Arriviamo alla pubblicazione di questo lavoro come tappa significativa di un percorso lungo il quale il Luzzatto, anno dopo anno, ha messo in atto strategie diverse, ma coerenti, per collegare l'insegnamento della materia caratterizzante il suo indirizzo di studi, l'Economia aziendale, alla cultura del territorio in cui opera l'istituto.
Abbiamo organizzato un originale museo in cui la principale disciplina del futuro ragioniere si può vedere concretamente attraverso reperti e documenti (ora descritti in un ricco catalogo e annualmente esposti per temi nelle ultime edizioni della fiera di Sant'Andrea presso l'agenzia cittadina di quella che era la Cassa di Risparmio di Venezia); abbiamo elaborato più unità didattiche, con mostre ed opuscoli relativi, in collaborazione, oltre che con la stessa banca, anche con scuole di vario ordine e grado (da ultimo Il risparmio e la scuola nel 2007, Gli uomini, il denaro, le banche nel 2007-2008); ora, con l'esperienza maturata e il materiale raccolto, abbiamo pensato di offrire un servizio specificatamente rivolto al di fuori dell'ambito scolastico: al visitatore interessato, allo studioso, all'appassionato della storia locale.
Certo non mancano guide alla visita di questo lembo di Veneto orientale o Friuli occidentale, ricco di storia e di cultura, ma un percorso organico lungo i luoghi e le testimonianze del denaro e commercio a Portogruaro (come suona il titolo della nostra unità didattica più formalizzata, presente nell'archivio Gold, selezione di qualità 2005), tra Medioevo ed Età moderna, proprio mancava.
Il nostro è ancora un lavoro di didattica: le conoscenze che utilizziamo sono note in gran parte - praticamente tutte - agli addetti ai lavori, ma disperse in diversissimi tipi di pubblicazione, dal saggio erudito all'opuscolo divulgativo.
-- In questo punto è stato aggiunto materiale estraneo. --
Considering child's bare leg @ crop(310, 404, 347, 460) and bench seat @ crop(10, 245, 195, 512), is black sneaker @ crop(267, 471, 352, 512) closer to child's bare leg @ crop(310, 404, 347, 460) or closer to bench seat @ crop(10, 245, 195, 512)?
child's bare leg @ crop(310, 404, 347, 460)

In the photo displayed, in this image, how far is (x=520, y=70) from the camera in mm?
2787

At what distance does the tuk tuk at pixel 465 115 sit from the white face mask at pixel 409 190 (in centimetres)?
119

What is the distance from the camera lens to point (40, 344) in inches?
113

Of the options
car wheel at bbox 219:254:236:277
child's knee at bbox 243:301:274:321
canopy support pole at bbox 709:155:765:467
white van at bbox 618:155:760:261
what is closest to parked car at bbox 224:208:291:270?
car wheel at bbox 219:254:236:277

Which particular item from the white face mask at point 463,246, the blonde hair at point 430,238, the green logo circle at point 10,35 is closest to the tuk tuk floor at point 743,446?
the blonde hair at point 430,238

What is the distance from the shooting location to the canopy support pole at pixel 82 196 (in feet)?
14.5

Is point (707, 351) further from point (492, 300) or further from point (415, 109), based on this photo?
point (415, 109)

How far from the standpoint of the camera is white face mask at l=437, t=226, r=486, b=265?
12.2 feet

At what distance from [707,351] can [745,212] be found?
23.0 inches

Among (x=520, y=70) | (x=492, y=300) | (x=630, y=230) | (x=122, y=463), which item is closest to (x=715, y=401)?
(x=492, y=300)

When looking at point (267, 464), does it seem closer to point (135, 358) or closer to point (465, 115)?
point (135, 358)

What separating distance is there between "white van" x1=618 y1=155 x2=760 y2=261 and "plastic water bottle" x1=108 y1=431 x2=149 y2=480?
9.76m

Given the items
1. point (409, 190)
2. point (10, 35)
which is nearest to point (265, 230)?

Proprio per questo ci è parso utile raccoglierle, in modo graficamente gradevole e facile da utilizzare, attorno ad alcuni percorsi, turistici e di studio, cosicché il collegamento tra quanto si sa e quanto si vede diventi più immediato e logico e, allo stesso tempo, ricco e completo.
Di qui l'organizzazione dei materiali (testo e immagini) soprattutto attorno a cinque agili itinerari e, a fianco, i molti rimandi ed approfondimenti; in questo modo il volumetto può essere utilizzato come comoda guida per una prima visita di poche ore alla città e poi ripercorso per cogliere suggerimenti e indicazioni, gustare soste in tempi più dilatati, intraprendere veri e propri percorsi di ricerca.
Facciamo finire il viaggio che proponiamo con la visita all'araldo del Comune, a cui ci piacerebbe affidare un messaggio: ci piacerebbe che la prima tappa del cammino che ancora vogliamo percorrere fosse accompagnata dalla messa all'ordine del giorno del recupero, del restauro e della valorizzazione dell'arco del fondaco che nella seconda metà del secolo scorso è rimasto abbandonato per decine d'anni nel cortile dell'istituto "Dario Bertolini". Quale punto di partenza migliore si può immaginare per la visita ai luoghi storici del denaro e del commercio a Portogruaro?
L'araldo saprà a chi portare il messaggio, consapevole che la valorizzazione culturale e turistica di un bene, molto spesso, può creare le premesse di interesse delle comunità locali, negli amministratori e nelle figure di sponsor e mecenati, per il recupero di importanti manufatti.